Towards the end of 2020, Amazon announced the Climate Pledge Friendly initiative, a programme designed to help them reach the Paris Agreement ten years early and be net zero carbon by 2040. We’re guessing lots of you have never heard of it.
So what is the Climate Pledge Friendly initiative?
This green scheme was created by Amazon in the hope that it would help customers shop more sustainably. A simple and, in theory, effective badge system that allows customers to see if a product is environmentally-friendly in some way.
Amazon have partnered with several third-party organisations, including government agencies, non-profit organisations and independent laboratories, who each independently verify products and then update Amazon with details of what products qualify for the scheme. These organisations include some well-known names, such as Fairtrade, the Rainforest Alliance and FSC to name a few. It’s the real deal.
Amazon even came up with their own certification called Compact by Design. Essentially, something that looks the same as another product may have a more efficient design that requires less packaging and becomes more efficient to ship, qualifying it for a Compact by Design badge. Bear in mind this doesn’t take into account the sustainability of the product itself, just the packaging…
Products are then given a Climate Pledge Friendly badge that sits under the product title, and if you click on it, you can see which certification they were awarded.
How do you qualify for the scheme?
Luckily for businesses, you only need to have one sustainable aspect in your product to qualify. The catch is you have to organise it all yourself. Below are the details from Amazon’s website on how you can qualify.

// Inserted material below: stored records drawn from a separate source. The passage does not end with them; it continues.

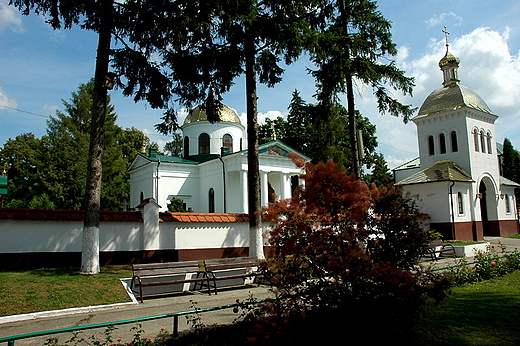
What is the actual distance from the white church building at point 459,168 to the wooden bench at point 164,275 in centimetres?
1945

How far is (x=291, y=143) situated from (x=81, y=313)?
125 feet

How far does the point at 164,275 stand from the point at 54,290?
8.07 ft

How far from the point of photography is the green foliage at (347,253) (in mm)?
4629

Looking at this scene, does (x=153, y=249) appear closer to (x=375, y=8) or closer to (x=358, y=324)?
(x=358, y=324)

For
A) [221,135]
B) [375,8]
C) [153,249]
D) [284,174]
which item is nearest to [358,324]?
[153,249]

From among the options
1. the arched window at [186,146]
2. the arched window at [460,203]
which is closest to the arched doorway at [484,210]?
the arched window at [460,203]

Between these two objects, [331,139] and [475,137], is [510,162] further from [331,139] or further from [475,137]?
[331,139]

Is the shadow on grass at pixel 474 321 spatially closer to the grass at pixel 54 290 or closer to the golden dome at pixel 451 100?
the grass at pixel 54 290

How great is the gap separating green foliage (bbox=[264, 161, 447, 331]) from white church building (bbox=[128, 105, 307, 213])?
23.7m

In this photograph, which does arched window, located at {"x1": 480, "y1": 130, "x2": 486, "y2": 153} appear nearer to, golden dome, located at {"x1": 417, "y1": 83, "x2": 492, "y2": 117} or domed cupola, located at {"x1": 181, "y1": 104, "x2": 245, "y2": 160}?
golden dome, located at {"x1": 417, "y1": 83, "x2": 492, "y2": 117}

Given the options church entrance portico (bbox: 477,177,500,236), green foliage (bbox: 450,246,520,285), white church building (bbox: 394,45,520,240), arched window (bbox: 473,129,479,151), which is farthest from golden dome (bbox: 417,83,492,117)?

There is only a select list of third-party organisations that you can work with at the moment. Unfortunately, that does end up excluding some of the big, sustainable brands from the programme…sorry Ecover!
There are even some products on the list that are less eco-friendly than others, for example, disposable batteries. They meet requirements based on greenhouse gas emissions, yet there are hundreds of more environmentally-friendly rechargeable batteries that aren’t in the scheme.
Similarly, there are many products in the Climate Pledge Friendly section that feature Amazon’s own Compact by Design qualification, regardless of whether the product itself is sustainable. This is a little misleading for customers who are trying to make the effort to shop in a more environmentally-friendly way. It all seems a bit backwards in coming forwards at times…
Has the scheme been successful?
Six months after it’s launch, Which? conducted a survey and discovered that 84% of people they asked had never even heard of the initiative. For something that’s gunning for being more environmentally-friendly, why doesn’t everybody know about it? Shouldn’t they be shouting it from the rooftops? It’s quite an important topic, especially in today’s society, and surely it’s an initiative to be proud of.
It’s actually a great idea, but once again, the execution has its flaws. Not enough customers seem to know about it for a start. If Amazon partnered with more qualifying organisations, or even just included the recycling badge as one of the qualifiers, it would open up a wealth of products that could be included. Over 12 million products are sold on Amazon right now. In October this year, Amazon had just 200,000 products listed on the Climate Pledge Friendly programme.
Now you know about the programme, is it something you might consider shopping on? Or perhaps seeing if your products can qualify for the badge? In the end, every little helps.